"Bapak saya sendiri sebenernya juga dosen di teknologi pangan di Universitas Sriwijaya di Palembang, jadi saya sangat familiar dengan bidang tersebut," cerita Dr. Widi kepada PARAPUAN.
Ia pun nostalgia dengan memori masa kecilnya, ketika sang ayah mengolah nata de coco dari air kelapa tua yang kerap dianggap limbah.
"Dengan proses teknologi pangan, itu bisa mengubah cairan limbah bening menjadi padatan serat putih yang baik untuk dikonsumsi. Itu kan seperti magic," paparnya.
Saat itu sang ayah juga menyampaikan ide-ide pengembangan lain, tidak hanya nata de coco. Tapi juga nata de mango dari mangga atau nata de pina dari nanas.
"Menarik sekali saat itu, sehingga saya memutuskan pilihan pertama studi di universitas itu di bidang teknologi pangan di UGM," cerita Dr.
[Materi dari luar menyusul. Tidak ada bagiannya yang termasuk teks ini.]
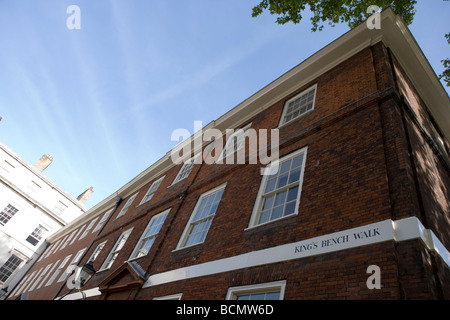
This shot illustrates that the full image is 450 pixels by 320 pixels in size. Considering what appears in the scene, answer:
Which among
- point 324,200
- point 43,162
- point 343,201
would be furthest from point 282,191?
point 43,162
Widi lagi.
Kemudian, jalan hidupnya di dunia sains pun terus maju ke depan ketika ia mengambil studi lanjutan spesifik pada bidang analitik kimia.
"Sehingga saat ini saya memadukan kedua ilmu tersebut. Saya mendalami analisis kimia untuk bahan pangan atau yang disebut food analysis," ujarnya yang juga mulai menekuni profesi food analytical chemist sejak 2006.
Dunia Sains dari Kacamata Perempuan
Selama beberapa dekade terakhir, upaya untuk mendorong kesetaraan gender dalam ilmu pengetahuan dan penelitian telah meningkatkan partisipasi perempuan.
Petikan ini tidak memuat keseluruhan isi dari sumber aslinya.